Doktorların kamu ve devlet hastanelerinde istifa ederek özel hastanelerde çalışmaya başladıklarını ifade eden Dinç, "Asgari ücretle çalışan birinin dişi ağrısa bu vatandaş özel hastaneye giderek maaşının üç dört katı ile nasıl dişine implant yapsın? Aldığı ücret ile en fazla dişine dolgu yapabilir. Ağız ve diş sağlığı hastaneleri düzenli bir şekilde çalışmadıkları için maalesef vatandaş bu noktada çok şikâyetçidir. Vatandaş özel hastanelere giderek rahat bir şekilde diş tedavisini olabiliyor ama devlet hastanelerinde tedavi olamıyor. Doktorlara ilk durumlarda tavandan ek ödemeler verildi ve gözleri boyandı. Bu nedenle onlar da güzel bir şekilde çalıştılar. Ama daha sonra ek ödemeler kesilince doktorlar artık kamu ve devlet hastanelerinde istifa ederek özel hastanelere çalışmaya gidiyorlar." şeklinde konuştu.
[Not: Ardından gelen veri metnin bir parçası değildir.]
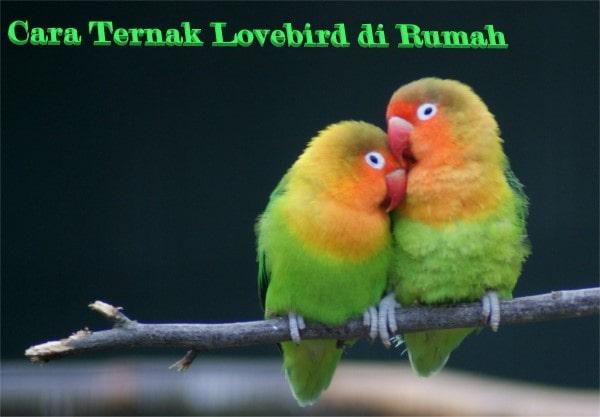 Cara Ternak Lovebird di Rumah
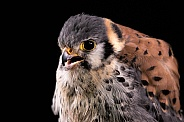 American Kestrel Close Up Beak Open Black Background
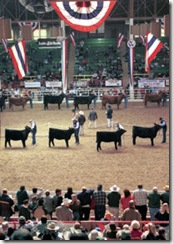 NWSS - Cattle Show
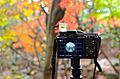Nikon 1 V1 + Fisheye FC-E9 (4).jpg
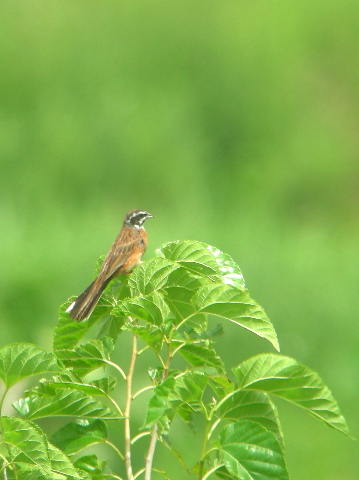 MeadowBunting0707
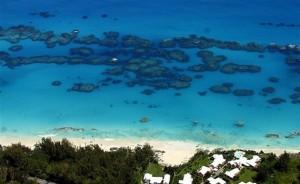 BermudaReefs (Large)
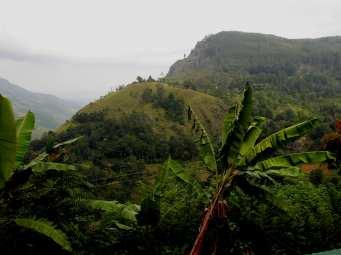 17-Sri-Lanka-Tierras-Altas-Ella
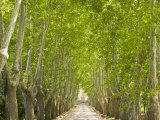 Alley of Trees Leading Up to a House in Aix En Provence Photographic Print by Michael Melford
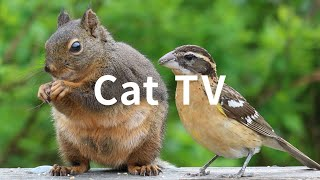 Cat TV: 6 Hours  Beautiful Birds, Squirrels, Nature sounds in Canadian Forest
"NEREDEN TASARRUF YAPIYORSANIZ YAPIN AMA VATANDAŞIN SAĞLIĞI ÜZERİNDEN TASARRUF YAPMAYIN"
Şehir hastanelerin yapılmasının güzel bir gelişme olduğunun altını çizen Dinç, şehir hastanelerinin içlerinin doldurulması gerektiğini aksi halde bir faydasının olmayacağının altını çizdi.
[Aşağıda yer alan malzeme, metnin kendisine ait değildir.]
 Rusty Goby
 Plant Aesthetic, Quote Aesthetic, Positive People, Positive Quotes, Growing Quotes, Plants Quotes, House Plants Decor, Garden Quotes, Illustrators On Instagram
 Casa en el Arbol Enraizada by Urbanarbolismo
Dinç, şu ifadelere yer verdi:
"HÜDA PAR olarak çözümümüz; doktorların nüfus sayısına göre görevlendirilmesidir. Her alana göre uzman doktorlar yetiştirilsin ve ülkenin her bir yerine eşit ve adil bir şekilde dağılımları sağlansın. Bunu yapmak da çok zor bir şey değildir. Kendi şehirlerinde alanında uzman doktorların olmaması nedeniyle vatandaşlar başka illerdeki hastanelere gitmek zorunda kalıyor. Bu sıkıntıların görülmemesi veya görülmek istenmemesi nedeniyle bu durum vatandaşa külfet oluyor. Diyarbakır ili için yaklaşık 6 yıl önce kararlaştırılmış olan şehir hastaneleri maalesef halen yapılmamış. Şehir hastanelerinin yapılması güzel bir gelişmedir. Yalnız bunların içlerinin doldurulması gerekir. Eğer yeteri kadar doktor görevlendirilmezse, şehir hastanelerinin de olmasının bir anlamı kalmaz. Nereden tasarruf yapıyorsanız yapın ama vatandaşın sağlığı üzerinden tasarruf yapmayın ve tasarrufa da gitmeyin. Çünkü sağlıkta hiçbir hastalık ertelenemez."